» **ESTRATTO FORNITO**
++++++
In questa luce, la diversità di genere fra uomo e donna e la vocazione alla comunione del matrimonio, risultato di tale differenziazione, rappresentano la più originale e profonda vocazione dell’essere umano alla communio e pertanto a divenire simile a Dio. Questa vocazione è letteralmente incisa “nella carne” dell’uomo e della donna che, in quanto esseri sessuati, sono completamente orientati verso l’altro nel corpo, nella mente, nell’anima e nello spirito, e lo sperimentano innegabilmente sulla propria pelle. Ciò dimostra chiaramente che non si può scoprire il significato della propria vita e lo scopo della propria vocazione se si rimane da soli e si persevera in un atteggiamento introverso, invece di aprirsi all’altro.
++++++
» **RIGHE FORNITE**
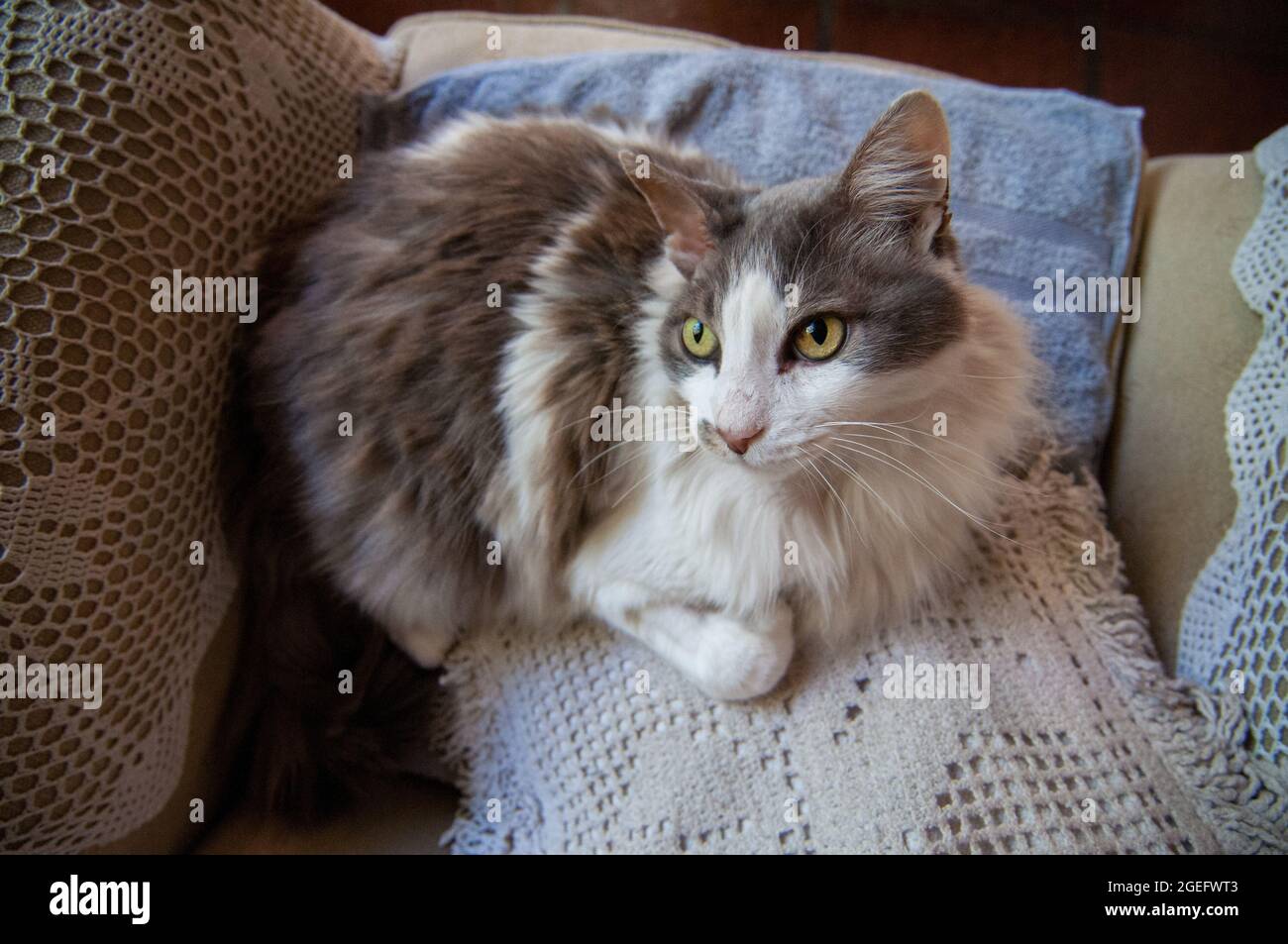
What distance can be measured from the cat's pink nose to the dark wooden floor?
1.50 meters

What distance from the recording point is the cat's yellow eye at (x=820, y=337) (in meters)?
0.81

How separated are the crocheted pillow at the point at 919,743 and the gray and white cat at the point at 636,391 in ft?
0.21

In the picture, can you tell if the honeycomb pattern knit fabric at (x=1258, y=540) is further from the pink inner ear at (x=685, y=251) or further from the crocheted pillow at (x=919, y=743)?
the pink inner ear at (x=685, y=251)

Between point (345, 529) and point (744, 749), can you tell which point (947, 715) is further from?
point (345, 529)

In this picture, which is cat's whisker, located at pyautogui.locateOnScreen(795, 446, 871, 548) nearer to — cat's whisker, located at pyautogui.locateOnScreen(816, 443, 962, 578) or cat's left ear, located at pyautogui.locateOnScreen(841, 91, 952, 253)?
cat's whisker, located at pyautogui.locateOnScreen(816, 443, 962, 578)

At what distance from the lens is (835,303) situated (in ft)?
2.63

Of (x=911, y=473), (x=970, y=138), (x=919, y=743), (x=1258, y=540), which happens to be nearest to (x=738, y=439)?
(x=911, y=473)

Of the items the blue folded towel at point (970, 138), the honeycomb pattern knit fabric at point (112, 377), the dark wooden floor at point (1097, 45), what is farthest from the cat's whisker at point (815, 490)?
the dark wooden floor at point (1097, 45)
++++++
» **COMPITI**
1. Riassuma in due frasi l'estratto fornito sulla vocazione alla comunione.
2. Secondo l'estratto fornito, dove è letteralmente incisa la vocazione alla comunione?

» **RISPOSTE AI COMPITI**
1. La diversità di genere fra uomo e donna e la vocazione alla comunione del matrimonio rappresentano la più originale e profonda vocazione dell'essere umano alla communio, e quindi a divenire simile a Dio. Questa vocazione è incisa nella carne dell'uomo e della donna, orientati verso l'altro nel corpo, nella mente, nell'anima e nello spirito, e dimostra che il significato della propria vita non si scopre restando soli e chiusi in sé stessi, ma aprendosi all'altro.

2. Nella carne dell'uomo e della donna.